*Work instruction*
Begin your copy at the line with "The Midnight Garden" in the records below and end it at the line with "O cão branco", restating each line word for word; omit the pictures.
Top of The data
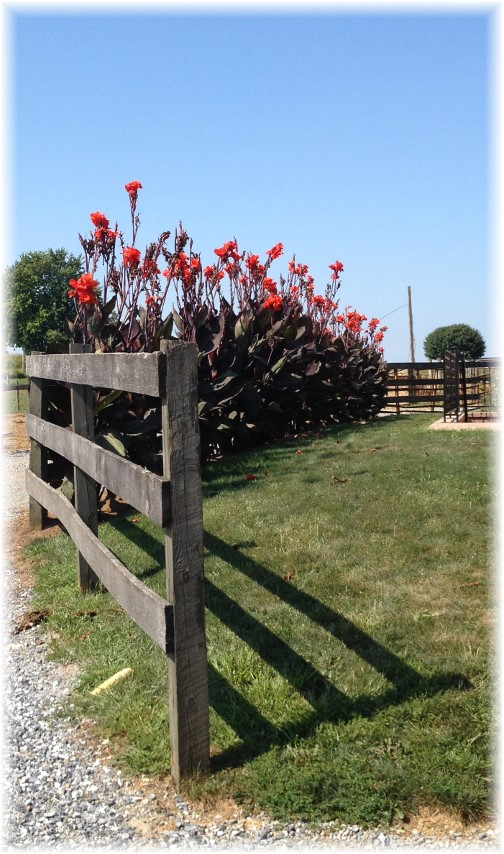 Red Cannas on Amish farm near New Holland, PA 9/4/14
Bottom of The data
Top of The data
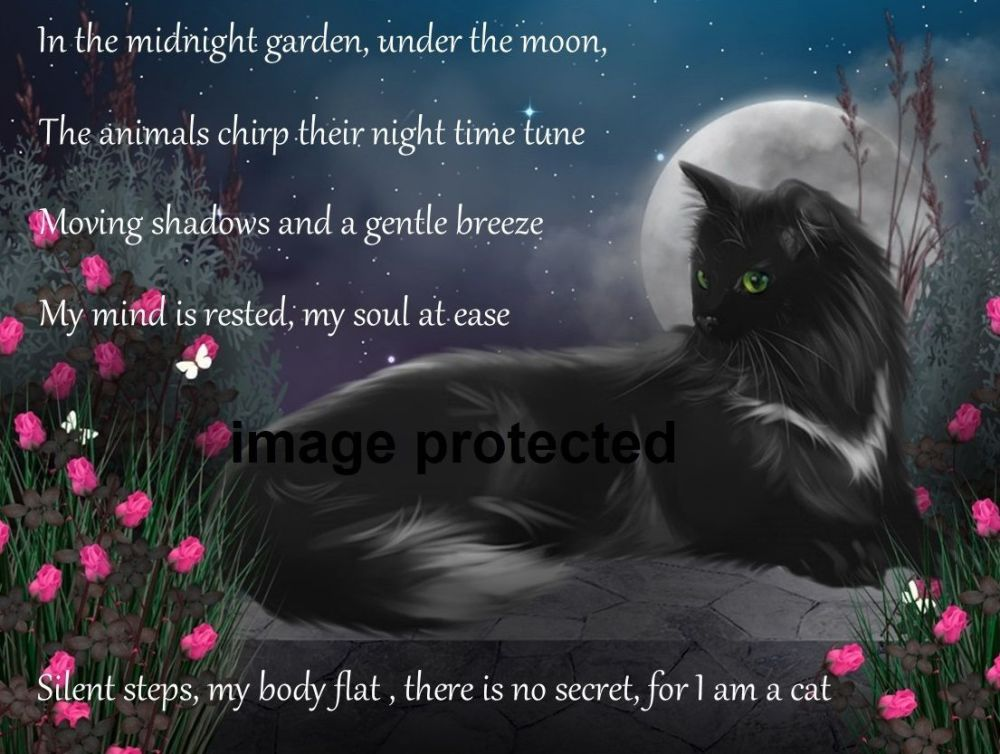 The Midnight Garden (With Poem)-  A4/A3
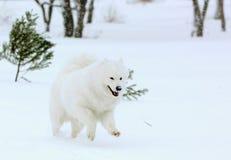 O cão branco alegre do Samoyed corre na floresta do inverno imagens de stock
Bottom of The data
*Answer for the task*
 The Midnight Garden (With Poem)-  A4/A3
 O cão branco alegre do Samoyed corre na floresta do inverno imagens de stock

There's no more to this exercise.